*STATED PROBLEM*. Rewrite the lines from the one with "What is the distance that" up to and including the one with "7672 millimetres", substituting "shadow on asphalt" for "shadow on pavement" and keeping everything else the same. Leave the pictures out.
* begin EXTRACTED INFORMATION *
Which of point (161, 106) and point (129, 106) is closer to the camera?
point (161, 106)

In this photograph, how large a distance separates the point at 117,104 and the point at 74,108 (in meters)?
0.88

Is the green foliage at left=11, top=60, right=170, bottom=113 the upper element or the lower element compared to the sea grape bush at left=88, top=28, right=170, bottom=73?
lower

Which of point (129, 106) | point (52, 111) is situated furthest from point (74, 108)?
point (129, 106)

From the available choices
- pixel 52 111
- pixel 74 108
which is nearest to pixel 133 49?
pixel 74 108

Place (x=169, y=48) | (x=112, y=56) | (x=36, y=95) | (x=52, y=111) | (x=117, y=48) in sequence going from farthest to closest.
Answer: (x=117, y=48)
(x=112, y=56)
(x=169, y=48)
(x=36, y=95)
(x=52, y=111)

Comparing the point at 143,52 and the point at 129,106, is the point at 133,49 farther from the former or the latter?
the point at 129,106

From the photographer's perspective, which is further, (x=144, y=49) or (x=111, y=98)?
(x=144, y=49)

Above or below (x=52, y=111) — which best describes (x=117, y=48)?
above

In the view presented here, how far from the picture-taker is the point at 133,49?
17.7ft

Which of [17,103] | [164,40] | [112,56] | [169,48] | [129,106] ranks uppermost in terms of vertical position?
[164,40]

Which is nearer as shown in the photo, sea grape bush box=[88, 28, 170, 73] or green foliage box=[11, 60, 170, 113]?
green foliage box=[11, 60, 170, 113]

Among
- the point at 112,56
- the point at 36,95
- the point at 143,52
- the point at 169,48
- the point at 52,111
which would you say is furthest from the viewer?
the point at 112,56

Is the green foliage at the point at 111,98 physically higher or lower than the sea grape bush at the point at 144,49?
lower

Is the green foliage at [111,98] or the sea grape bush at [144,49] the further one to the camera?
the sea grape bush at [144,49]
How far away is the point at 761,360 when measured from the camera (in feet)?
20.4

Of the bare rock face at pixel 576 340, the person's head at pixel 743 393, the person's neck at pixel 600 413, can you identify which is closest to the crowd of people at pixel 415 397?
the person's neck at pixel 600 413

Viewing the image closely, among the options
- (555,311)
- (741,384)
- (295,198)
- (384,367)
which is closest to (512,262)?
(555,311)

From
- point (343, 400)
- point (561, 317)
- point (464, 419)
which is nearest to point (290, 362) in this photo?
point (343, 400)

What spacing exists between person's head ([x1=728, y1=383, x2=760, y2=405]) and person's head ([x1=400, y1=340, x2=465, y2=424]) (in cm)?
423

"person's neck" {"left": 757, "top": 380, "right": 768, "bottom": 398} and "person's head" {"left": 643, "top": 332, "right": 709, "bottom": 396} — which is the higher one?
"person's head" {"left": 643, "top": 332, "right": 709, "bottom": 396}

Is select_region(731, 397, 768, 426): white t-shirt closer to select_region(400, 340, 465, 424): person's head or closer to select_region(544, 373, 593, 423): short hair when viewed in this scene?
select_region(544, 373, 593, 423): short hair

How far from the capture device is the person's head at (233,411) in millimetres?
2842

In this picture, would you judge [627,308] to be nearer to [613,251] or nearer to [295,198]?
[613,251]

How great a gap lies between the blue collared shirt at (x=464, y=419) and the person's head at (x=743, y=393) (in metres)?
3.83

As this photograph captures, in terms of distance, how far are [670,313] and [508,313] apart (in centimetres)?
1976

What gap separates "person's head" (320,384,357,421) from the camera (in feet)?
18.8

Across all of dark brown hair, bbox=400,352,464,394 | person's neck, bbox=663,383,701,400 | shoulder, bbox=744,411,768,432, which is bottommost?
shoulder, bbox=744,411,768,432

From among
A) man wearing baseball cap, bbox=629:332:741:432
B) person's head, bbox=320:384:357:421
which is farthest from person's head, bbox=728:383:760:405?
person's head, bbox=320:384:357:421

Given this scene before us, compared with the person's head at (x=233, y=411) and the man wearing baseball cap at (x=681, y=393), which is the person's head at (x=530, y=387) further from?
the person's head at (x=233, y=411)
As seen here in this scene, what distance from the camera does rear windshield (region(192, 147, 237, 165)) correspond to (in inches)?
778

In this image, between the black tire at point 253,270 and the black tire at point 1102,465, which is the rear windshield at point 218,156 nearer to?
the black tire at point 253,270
* end EXTRACTED INFORMATION *
* begin EXTRACTED INFORMATION *
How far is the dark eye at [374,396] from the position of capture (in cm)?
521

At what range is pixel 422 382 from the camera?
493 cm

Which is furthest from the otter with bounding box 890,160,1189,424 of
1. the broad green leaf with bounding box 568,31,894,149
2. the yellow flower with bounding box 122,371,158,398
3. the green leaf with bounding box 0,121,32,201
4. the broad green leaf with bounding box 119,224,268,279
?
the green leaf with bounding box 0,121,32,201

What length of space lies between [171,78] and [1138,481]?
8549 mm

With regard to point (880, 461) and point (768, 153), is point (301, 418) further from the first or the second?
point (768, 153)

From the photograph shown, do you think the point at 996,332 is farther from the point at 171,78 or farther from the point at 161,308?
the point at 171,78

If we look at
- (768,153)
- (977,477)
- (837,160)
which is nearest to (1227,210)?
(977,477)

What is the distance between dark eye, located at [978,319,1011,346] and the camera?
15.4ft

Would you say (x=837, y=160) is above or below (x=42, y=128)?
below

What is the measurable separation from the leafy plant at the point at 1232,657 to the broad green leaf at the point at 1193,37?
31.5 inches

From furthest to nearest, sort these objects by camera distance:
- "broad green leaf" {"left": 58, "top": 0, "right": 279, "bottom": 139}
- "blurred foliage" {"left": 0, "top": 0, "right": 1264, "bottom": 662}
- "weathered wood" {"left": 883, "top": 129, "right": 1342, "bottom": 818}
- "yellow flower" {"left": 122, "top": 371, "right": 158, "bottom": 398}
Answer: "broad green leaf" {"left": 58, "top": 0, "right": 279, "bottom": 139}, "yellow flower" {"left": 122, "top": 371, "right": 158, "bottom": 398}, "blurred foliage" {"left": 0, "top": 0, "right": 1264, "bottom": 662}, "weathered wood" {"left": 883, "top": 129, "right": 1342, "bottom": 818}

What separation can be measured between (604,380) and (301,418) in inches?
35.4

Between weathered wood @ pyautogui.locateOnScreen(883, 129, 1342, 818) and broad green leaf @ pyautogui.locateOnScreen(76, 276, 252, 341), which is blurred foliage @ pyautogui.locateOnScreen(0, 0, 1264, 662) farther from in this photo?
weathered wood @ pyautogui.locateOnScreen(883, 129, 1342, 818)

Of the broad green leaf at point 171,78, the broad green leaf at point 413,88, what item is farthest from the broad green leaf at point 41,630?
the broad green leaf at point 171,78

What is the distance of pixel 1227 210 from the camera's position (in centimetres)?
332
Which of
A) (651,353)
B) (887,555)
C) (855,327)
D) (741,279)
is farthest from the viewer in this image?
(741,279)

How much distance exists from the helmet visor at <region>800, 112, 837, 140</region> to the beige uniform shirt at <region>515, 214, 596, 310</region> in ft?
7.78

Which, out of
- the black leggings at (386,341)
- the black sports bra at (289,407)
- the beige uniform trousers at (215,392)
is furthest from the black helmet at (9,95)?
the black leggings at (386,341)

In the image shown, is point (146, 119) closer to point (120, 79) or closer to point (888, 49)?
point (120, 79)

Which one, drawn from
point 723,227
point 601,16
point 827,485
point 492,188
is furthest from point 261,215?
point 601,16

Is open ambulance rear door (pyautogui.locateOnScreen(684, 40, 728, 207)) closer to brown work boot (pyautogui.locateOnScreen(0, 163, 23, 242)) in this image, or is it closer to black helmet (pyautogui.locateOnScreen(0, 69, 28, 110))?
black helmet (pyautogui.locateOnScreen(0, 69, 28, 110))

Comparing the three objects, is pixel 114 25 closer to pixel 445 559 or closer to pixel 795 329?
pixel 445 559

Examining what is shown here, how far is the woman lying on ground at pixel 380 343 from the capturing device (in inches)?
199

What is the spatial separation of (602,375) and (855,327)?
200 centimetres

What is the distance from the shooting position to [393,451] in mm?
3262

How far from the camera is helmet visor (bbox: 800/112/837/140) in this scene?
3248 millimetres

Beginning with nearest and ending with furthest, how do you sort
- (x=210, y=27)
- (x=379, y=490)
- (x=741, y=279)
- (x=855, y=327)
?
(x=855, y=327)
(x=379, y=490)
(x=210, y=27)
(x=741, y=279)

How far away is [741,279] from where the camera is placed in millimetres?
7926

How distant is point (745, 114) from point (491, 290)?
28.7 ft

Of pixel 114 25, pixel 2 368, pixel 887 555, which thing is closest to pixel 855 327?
* end EXTRACTED INFORMATION *
* begin EXTRACTED INFORMATION *
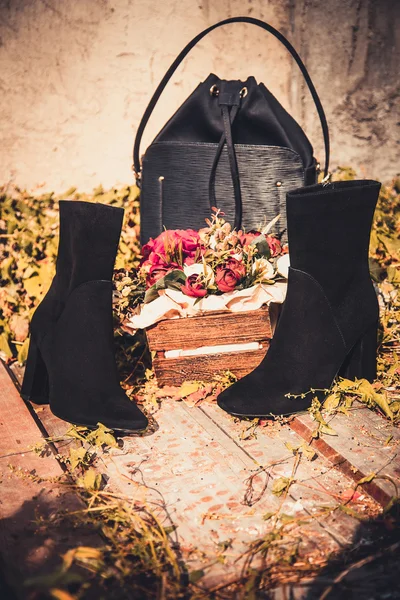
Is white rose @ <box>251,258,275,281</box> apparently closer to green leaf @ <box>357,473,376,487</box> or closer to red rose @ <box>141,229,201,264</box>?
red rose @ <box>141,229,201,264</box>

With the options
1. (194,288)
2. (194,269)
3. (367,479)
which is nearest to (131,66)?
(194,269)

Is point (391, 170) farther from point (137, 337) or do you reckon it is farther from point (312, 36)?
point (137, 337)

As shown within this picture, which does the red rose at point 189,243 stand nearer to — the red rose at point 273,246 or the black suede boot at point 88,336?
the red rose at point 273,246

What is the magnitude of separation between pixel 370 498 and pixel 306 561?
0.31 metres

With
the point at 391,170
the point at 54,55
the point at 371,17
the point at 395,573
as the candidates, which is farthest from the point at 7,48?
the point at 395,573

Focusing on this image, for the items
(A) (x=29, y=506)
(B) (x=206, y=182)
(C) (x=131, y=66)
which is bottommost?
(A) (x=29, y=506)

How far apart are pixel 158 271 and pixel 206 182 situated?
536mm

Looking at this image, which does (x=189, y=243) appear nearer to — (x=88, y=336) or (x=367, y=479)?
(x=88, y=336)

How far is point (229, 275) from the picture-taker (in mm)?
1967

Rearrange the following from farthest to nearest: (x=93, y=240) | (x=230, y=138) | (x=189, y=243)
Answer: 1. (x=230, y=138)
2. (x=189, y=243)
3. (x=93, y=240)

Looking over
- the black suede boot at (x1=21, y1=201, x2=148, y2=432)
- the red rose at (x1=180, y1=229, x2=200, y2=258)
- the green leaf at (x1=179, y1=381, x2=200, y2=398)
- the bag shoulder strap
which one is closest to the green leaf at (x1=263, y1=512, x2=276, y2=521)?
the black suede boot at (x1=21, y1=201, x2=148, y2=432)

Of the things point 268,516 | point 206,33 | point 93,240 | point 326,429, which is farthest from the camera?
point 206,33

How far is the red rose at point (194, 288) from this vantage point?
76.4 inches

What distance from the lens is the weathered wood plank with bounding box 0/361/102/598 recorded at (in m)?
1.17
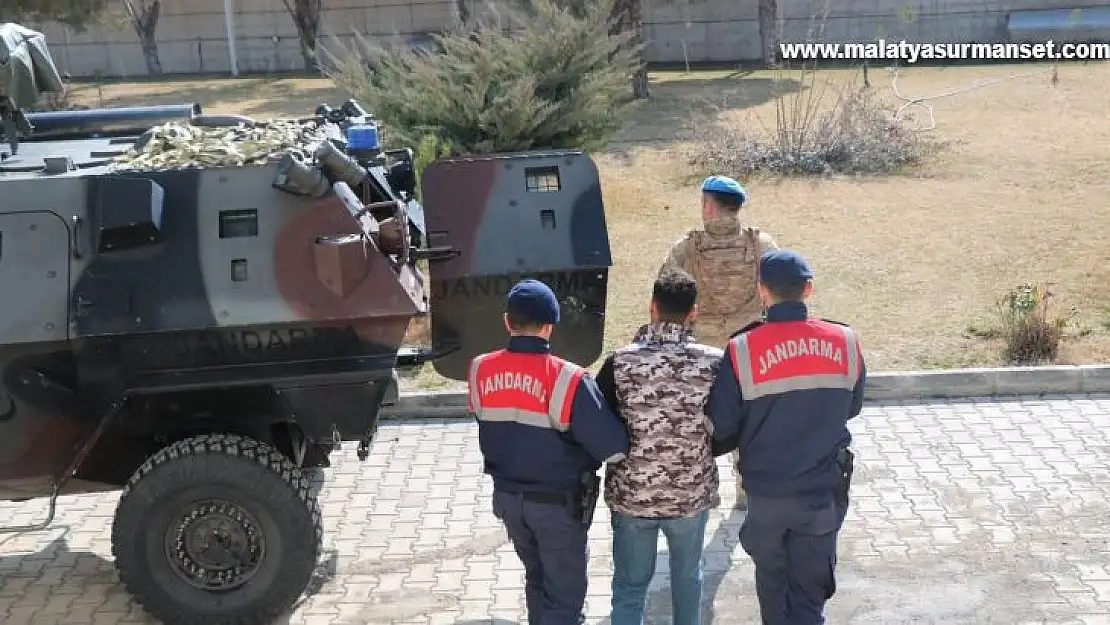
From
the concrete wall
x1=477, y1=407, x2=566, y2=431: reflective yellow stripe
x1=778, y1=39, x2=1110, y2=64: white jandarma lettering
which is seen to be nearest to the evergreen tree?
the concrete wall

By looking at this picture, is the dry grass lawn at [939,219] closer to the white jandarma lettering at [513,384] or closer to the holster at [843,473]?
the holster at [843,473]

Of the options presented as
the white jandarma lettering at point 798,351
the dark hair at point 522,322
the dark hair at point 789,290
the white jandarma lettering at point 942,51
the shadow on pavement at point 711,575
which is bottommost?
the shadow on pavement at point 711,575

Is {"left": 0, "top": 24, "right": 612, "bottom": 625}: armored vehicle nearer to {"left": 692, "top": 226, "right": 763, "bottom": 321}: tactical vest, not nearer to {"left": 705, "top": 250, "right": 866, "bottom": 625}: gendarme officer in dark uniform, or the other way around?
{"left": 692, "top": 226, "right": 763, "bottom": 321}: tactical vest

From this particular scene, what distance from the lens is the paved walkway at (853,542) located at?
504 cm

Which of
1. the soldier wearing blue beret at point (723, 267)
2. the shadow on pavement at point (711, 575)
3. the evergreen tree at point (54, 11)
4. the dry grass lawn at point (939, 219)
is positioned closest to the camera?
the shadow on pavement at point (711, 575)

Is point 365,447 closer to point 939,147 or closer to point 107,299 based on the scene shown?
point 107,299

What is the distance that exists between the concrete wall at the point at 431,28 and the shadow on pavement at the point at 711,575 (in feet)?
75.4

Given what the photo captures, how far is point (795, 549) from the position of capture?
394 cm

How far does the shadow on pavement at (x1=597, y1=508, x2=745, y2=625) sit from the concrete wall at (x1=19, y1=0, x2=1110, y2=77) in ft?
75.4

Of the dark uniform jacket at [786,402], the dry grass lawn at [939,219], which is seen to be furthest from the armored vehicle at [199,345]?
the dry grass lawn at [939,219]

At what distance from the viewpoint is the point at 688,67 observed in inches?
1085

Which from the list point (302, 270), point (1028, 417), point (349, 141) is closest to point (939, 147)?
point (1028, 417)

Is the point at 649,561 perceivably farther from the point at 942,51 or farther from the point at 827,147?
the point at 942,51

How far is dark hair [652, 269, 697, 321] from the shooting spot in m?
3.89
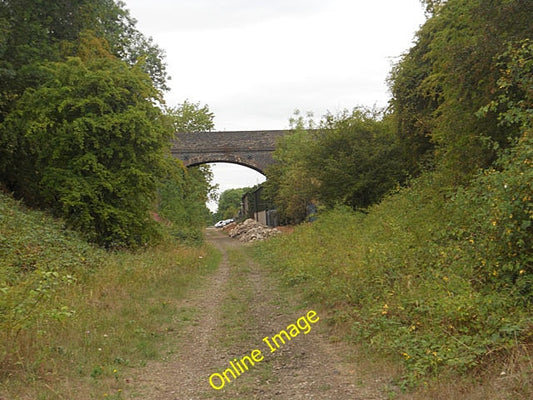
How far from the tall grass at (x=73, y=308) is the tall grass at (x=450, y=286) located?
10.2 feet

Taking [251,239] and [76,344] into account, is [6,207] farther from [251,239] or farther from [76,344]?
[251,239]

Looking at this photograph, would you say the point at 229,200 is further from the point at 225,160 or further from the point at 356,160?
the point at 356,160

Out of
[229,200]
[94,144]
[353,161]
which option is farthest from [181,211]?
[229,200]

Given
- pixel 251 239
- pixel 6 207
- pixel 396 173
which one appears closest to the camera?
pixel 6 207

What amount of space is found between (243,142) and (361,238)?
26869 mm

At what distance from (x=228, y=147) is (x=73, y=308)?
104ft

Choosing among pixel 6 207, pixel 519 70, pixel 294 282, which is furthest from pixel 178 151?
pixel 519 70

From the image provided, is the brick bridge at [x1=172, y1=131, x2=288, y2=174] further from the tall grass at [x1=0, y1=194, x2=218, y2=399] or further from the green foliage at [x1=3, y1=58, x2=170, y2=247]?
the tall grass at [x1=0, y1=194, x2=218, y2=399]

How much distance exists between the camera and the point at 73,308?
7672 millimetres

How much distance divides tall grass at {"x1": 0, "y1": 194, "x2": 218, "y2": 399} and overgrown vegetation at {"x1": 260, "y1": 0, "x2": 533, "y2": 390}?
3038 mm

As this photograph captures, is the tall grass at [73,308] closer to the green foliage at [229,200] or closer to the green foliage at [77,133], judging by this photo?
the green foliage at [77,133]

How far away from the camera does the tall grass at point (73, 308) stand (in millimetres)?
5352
* end EXTRACTED INFORMATION *
*COMPLETED EXERCISE*.
What is the distance that exists between the concrete wall at the point at 431,28 and the shadow on asphalt at the point at 711,575 (in feet)?
75.4

Given what the photo captures, how far is point (795, 549) from the position of capture?
394 cm

How far does the shadow on asphalt at (x1=597, y1=508, x2=745, y2=625) sit from the concrete wall at (x1=19, y1=0, x2=1110, y2=77) in ft?
75.4

Of the dark uniform jacket at [786,402], the dry grass lawn at [939,219], which is seen to be furthest from the armored vehicle at [199,345]?
the dry grass lawn at [939,219]

At what distance from the viewpoint is the point at 688,67 observed in inches?
1085

Which from the list point (302, 270), point (1028, 417), point (349, 141) is closest to point (939, 147)?
point (1028, 417)

Is the point at 649,561 perceivably farther from the point at 942,51 or farther from the point at 827,147?
the point at 942,51

How far is dark hair [652, 269, 697, 321] from the shooting spot in m?
3.89
How far from the tall grass at (x=73, y=308) is the tall grass at (x=450, y=286) located?
10.2 feet

Taking [251,239] and [76,344] into account, is [6,207] farther from [251,239] or farther from [76,344]?
[251,239]

Looking at this photograph, would you say the point at 229,200 is further from the point at 225,160 or further from the point at 356,160?
the point at 356,160

Out of
[229,200]
[94,144]
[353,161]
which option is farthest from [181,211]?
[229,200]

Given
- pixel 251 239
- pixel 6 207
- pixel 396 173
which one appears closest to the camera?
pixel 6 207

What amount of space is found between (243,142) and (361,238)?
26869 mm

At what distance from (x=228, y=147) is (x=73, y=308)?
104ft

Choosing among pixel 6 207, pixel 519 70, pixel 294 282, which is furthest from pixel 178 151?
pixel 519 70

From the image provided, is the brick bridge at [x1=172, y1=131, x2=288, y2=174] further from the tall grass at [x1=0, y1=194, x2=218, y2=399] or further from the green foliage at [x1=3, y1=58, x2=170, y2=247]?
the tall grass at [x1=0, y1=194, x2=218, y2=399]

How much distance exists between the camera and the point at 73,308?
7672 millimetres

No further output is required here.